Abstract

The present article aims to improve understanding of institution formation in (former) liberal-democratic polities characterized by autocratization tendencies. We examine how the critical juncture created by the COVID-19 pandemic was used, as well as the interplay between antecedent, structural conditions and the particular combinations of political agency and contingency.
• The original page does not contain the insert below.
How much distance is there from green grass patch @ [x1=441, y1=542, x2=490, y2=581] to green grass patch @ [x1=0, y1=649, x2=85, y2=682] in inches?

By comparing the two similar cases of Hungary and Poland – the two European Union countries that have progressed the farthest towards illiberal transformation – and using documentary and interview evidence, we conclude that: (1) whereas Hungary exhibited significant institutional changes, Poland did not; (2) these differences in institutional outcomes can be significantly attributed to differences in certain critical antecedent conditions; and (3) the ability of key political actors – Hungary’s Viktor Orbán and Poland’s Jarosław Kaczyński – to control their own political camp seems to have exerted an unmistakable effect as well. Points for practitioners The build-up and entrenchment of institutions of illiberal rule in (previously) liberal-democratic contexts are encumbered by diverse political and institutional constraints. External shocks, such as the COVID-19 crisis, may offer an opportunity to bypass those constraints and to change institutions permanently. Our study concludes that the extent to which such historical windows of opportunity can indeed be used to achieve lasting institutional changes depends not only on the objective, historically given political and institutional constraints that illiberal reforms face, but also on their subjective ability to act in a controlled, coordinated and coherent manner.